Одним словом, типичное строение для окраины, образец зодчества времён жилищного кризиса 1930-х годов.
Во дворе росло несколько яблонь, которые густо цвели по весне, но плоды их никогда не доживали до полной зрелости, ибо дети начинали лакомиться ими, как только они достигали размера лесного ореха.
В глубине двора — два дровяных сарая: наш и дома № 14. Ещё у забора торчал заколоченный бездействующий колодец, а за водой ходили далеко — на главную улицу, за трамвайные пути. Там была колонка.
Всё моё детство на нашем дворе валялся неизвестно откуда взявшийся предмет непонятного назначения: тяжеленная железная станина с колесом, намертво приржавевшем к своей оси. Штука эта и зимой и летом всегда была под рукой и служила в наших играх рулём. Сдвинуть с места её, правда, можно было только в четыре руки.
Как только заселились наши два дома, как только угнездились молодые семьи на новом жительстве, так началось деторождение. Только я родился не в Останкине. Все остальные дети нашего двора родились в течение 1932–1933 годов и все — вот странно — мальчики. Говорили, что это к войне!
Время было ещё романтическое, и среди имён моих сверстников, среди обыкновенных Вов, Эдиков и Борь попадались и Мараты, а соседа по коммунальной квартире и друга моего детства звали Владилен (Владимир Ленин). Позднее, уже взрослым, он сменил своё громкое имя на скромное Вадим.
Последними в нашем переулке стояли два одноэтажных домика, один напротив другого. Там жили две молочницы: Акулина и Марья Григорьевна. Весь двор наш ходил к ним за молоком. Одни — к Акулине, полной рыжей бабе с белыми ресницами, очень похожей на свою корову, другие — к Марье Григорьевне.
А дальше за этими домишками шёл луг и большой, преимущественно дубовый лес. Лес этот — не что иное, как древний остаток той самой московской дубравы, где в далёком прошлом шла соколиная охота московских князей и царей.
Самые ранние мои ощущения бытия связаны с этим лесом.

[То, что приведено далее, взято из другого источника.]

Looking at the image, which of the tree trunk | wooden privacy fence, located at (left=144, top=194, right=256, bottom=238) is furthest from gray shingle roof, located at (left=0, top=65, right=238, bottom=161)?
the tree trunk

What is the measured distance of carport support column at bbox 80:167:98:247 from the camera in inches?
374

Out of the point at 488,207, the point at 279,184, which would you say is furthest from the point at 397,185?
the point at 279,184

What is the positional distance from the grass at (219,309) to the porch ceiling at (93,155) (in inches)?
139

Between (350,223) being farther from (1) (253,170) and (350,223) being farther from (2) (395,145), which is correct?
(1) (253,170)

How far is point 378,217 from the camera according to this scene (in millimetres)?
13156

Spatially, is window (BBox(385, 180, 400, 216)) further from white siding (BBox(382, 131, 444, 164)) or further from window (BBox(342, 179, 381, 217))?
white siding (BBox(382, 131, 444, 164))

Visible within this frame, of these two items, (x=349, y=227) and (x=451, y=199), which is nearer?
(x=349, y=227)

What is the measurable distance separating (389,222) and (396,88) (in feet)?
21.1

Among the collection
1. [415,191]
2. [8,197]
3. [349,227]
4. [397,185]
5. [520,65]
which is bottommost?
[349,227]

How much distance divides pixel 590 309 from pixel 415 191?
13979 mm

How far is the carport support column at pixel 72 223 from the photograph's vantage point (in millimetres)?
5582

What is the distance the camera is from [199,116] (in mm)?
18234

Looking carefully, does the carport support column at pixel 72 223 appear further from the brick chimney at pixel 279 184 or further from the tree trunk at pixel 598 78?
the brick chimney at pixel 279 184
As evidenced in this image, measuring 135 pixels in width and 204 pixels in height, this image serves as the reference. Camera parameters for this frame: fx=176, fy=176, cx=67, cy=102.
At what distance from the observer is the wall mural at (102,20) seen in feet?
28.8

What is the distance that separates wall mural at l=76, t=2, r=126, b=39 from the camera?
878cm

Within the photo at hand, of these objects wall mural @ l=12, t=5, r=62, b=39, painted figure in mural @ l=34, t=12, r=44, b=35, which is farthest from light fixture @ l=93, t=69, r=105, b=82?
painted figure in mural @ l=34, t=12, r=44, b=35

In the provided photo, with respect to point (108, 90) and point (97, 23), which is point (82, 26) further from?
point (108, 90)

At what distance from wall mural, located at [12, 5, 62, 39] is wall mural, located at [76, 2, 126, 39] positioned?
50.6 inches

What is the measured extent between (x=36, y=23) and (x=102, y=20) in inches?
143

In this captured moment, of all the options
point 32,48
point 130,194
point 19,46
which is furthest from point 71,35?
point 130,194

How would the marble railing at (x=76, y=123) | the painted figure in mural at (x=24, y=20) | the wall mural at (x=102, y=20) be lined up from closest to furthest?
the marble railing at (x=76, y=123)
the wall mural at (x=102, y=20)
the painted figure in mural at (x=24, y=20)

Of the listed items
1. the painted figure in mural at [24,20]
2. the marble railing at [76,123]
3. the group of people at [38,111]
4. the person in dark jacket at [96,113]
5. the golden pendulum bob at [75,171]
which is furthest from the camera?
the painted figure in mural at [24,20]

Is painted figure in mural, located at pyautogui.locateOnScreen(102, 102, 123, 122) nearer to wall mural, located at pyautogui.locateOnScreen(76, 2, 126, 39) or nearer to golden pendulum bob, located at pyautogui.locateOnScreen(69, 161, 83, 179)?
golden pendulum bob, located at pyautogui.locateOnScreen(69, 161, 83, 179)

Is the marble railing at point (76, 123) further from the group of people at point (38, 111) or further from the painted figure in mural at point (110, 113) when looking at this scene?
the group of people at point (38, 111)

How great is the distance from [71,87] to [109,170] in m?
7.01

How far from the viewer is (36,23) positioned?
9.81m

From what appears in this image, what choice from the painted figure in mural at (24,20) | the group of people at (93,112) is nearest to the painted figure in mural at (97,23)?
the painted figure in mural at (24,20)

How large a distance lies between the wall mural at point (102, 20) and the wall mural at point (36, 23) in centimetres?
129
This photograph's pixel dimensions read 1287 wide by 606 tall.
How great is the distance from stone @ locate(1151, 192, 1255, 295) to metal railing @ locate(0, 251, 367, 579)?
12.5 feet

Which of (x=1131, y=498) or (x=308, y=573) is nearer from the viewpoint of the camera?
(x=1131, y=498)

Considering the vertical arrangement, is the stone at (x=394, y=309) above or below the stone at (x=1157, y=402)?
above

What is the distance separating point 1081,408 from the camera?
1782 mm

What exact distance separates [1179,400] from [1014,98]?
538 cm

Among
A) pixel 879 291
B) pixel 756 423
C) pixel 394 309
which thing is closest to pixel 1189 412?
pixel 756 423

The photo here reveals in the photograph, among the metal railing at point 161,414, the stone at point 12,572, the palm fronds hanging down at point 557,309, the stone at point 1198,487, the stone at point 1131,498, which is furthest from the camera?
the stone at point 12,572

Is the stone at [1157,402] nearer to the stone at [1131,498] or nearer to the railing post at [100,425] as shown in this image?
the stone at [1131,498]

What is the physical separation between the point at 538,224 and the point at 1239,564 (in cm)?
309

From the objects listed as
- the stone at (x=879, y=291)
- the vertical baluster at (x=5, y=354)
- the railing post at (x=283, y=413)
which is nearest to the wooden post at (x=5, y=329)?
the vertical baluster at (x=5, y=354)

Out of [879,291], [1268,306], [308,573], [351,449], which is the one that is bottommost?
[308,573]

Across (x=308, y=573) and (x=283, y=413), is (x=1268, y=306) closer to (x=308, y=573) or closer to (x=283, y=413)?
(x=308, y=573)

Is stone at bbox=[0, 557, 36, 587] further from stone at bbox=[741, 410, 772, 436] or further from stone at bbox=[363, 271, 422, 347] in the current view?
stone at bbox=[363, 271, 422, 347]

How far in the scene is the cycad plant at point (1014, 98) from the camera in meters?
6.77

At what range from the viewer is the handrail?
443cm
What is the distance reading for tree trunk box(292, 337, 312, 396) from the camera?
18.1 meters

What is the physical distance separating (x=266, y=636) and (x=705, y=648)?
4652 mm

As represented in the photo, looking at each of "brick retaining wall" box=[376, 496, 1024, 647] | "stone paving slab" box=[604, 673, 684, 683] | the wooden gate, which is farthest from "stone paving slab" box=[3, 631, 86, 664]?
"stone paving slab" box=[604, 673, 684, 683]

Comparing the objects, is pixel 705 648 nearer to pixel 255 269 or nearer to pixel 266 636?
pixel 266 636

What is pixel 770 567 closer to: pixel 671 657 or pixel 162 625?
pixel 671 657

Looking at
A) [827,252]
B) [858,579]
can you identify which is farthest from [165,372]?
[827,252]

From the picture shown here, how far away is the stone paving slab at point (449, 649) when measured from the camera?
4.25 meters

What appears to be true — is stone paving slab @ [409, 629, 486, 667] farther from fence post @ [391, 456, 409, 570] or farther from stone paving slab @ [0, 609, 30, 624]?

Вот они.
Я просыпаюсь летним днём в гамаке, натянутом меж двумя большими соснами, ищу глазами мать, но никого вокруг, только птицы, солнце и хвоя. В волнении перевешиваюсь через край гамака и вместе с одеяльцем вываливаюсь на тёплую землю возле корней… Сколько мне лет? Два года? Три? Может быть, чуть больше?
Вот другое.
Я иду (не помню с кем) босиком по прохладной и гладкой, как кожа, лесной тропинке. Большая поляна… Видимо, я очень мал, ибо трава — в мой рост. Рядом бегают друг за дружкой большие, шумные девки. Я знаю, что одну из них, чёрную, зовут Марго. Они огромны; гулко топают по земле их босые слоновьи ноги. Я не могу понять, шутки они шутят или всерьёз дерутся. Наконец две настигли третью и силком, хохоча, разжимают ей ладонь и завладевают рваными и мятыми клочками какого-то письма, писанного фиолетовыми кривыми буквами. Затем, нимало не стесняясь меня, они рядом обе присели в траву и деловито журчат по малой нужде, стараясь при этом из обрывков и клочков составить и прочесть письмо.